A lurid and gruesome large en grisaille style original oil on illustration board by noted 20th century artist and illustrator Basil Gogos.
An interior or perhaps cover illustration for a 1960s post-war pulp mens magazine published by Balcourt. This copy selling gruesome frontier style work pushes the envelope showing whisky bottle anesthetic self amputation by lantern light.
Basil Gogos is currently featured in a long and detailed retrospective in Illustration Magazine. Nicely matted and framed and ready to hang.
A bio on Basil Gogos
Basil Gogos is an American illustrator best known for his striking portraits of movie monsters, which appeared on the covers of Famous Monsters of Filmland magazine in the 1960s and 70s.

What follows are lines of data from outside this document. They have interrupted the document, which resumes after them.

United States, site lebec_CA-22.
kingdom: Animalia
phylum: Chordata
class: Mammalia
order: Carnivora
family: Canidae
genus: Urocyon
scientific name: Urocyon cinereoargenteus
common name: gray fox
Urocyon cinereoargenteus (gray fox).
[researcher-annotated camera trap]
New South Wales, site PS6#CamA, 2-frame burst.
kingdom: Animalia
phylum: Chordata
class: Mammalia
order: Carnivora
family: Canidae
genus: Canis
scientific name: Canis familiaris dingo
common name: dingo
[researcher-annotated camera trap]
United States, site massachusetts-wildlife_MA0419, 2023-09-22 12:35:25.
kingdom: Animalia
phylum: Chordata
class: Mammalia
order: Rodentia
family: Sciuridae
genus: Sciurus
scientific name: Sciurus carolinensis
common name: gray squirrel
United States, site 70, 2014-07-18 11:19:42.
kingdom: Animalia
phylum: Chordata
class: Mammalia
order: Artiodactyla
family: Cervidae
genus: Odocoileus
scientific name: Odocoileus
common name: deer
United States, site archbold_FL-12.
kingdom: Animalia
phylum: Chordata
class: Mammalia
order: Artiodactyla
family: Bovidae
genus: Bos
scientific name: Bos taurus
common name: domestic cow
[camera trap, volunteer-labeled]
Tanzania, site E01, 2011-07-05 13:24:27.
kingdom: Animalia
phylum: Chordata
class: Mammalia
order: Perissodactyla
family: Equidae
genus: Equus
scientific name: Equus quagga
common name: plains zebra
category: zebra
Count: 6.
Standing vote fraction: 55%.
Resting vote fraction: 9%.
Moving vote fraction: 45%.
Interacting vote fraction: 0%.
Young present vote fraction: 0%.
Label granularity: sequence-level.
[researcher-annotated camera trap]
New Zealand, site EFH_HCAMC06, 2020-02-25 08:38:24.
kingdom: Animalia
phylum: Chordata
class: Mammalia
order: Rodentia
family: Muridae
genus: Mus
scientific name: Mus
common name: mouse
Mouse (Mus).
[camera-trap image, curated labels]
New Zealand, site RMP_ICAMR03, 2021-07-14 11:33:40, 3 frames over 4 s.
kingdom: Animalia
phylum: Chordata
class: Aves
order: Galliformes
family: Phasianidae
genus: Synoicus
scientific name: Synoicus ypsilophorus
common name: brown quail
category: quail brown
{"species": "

Born to a Greek family living in Egypt, Basil was 16 years old when he and his family immigrated to the U.S. Interested in art from a young age, Gogos spent his early adult years working at various jobs and studying art periodically with the goal of eventually becoming a fine artist.
Gogos attended several New York area schools including The National School of Design, The Phoenix School of Design and The School of Visual Arts. While attending the Art Students League of New York, Gogos had his greatest artistic growth studying with noted illustrator Frank J. Reilly. After winning a competition at the school sponsored by Pocket Books, Gogos began his professional career with the cover painting for a western paperback novel called Pursuit, published in 1959.
During the 1960s, Basil Gogos provided a steady stream of illustrations for a variety of New York-based publications. The majority of his work during this period was for men's adventure magazines for which he painted many scenes of World War II battles, jungle perils and crime as well as cheesecake portraits of beautiful women. However, Gogos' greatest impact as an illustrator was the work he did for Warren Publishing.
Famous Monsters of Filmland magazine, created by publisher James Warren and editor Forrest J Ackerman, premiered in 1958, and was aimed at young readers who were then discovering the classic horror films of the '30s and '40s on television.
The magazine's covers were usually eye-catching close-ups of horror movie characters. Gogos' first work for Warren was the cover of Famous Monsters of Filmland #9 in 1960 featuring an impressionistic portrait of Vincent Price from House of Usher painted in shades of red, yellow and green.
Over the next two decades, he created almost 50 covers for Famous Monsters, many of which have become iconic images of that period. Gogos also provided cover art for several other Warren magazines including Creepy, Eerie, Spaceman, Wildest Westerns and The Spirit.
Basil Gogos' Famous Monsters cover art featured most of the classic horror characters such as The Phantom of the Opera, Frankenstein's monster, Dracula, The Wolf Man, The Mummy, King Kong, Godzilla and The Creature from the Black Lagoon and popular horror actors like Boris Karloff, Bela Lugosi, Vincent Price, Lon Chaney, Christopher Lee and Peter Cushing.
Gogos often captured his subjects in an array of vivd colors using a technique in which the artist imagined the character bathed in colors from multiple light sources. He enjoyed painting monsters more than most of his more conventional assignments because of the freedom he was given and because of the challenge of painting such unusual characters which he endevored to portray as both frightening and sympathetic.
In the late 1970s, Gogos gave up full time commercial illustration to devote himself more to his original goal of doing fine art. He produced personal art pieces in watercolor and other media, while earning his livelihood as a photo retoucher in the ad department of United Artists. While there, he also did occasional illustrations for movie posters. Gogos later moved into advertising where he produced presentation sketches and storyboards for commercials for a major ad agency.
Due to a resurgence of interest in classic horror films and collectibles, Gogos returned to the horror genre in the 1990s. During this time, new Gogos monster portraits appeared on trading cards, lithographs and the covers of Monsterscene magazine. He has also painted CD covers for rock stars Rob Zombie, The Misfits and Electric Frankenstein.
In 2005 Vanguard Productions published the coffee table book, Famous Monster Movie Art of Basil Gogos (edited by Kerry Gammill and J. David Spurlock) and in 2006 Gogos received The Rondo Hatton Classic Horror Awards' special Monster Kid Hall of Fame award for his contributions to the field of classic horror.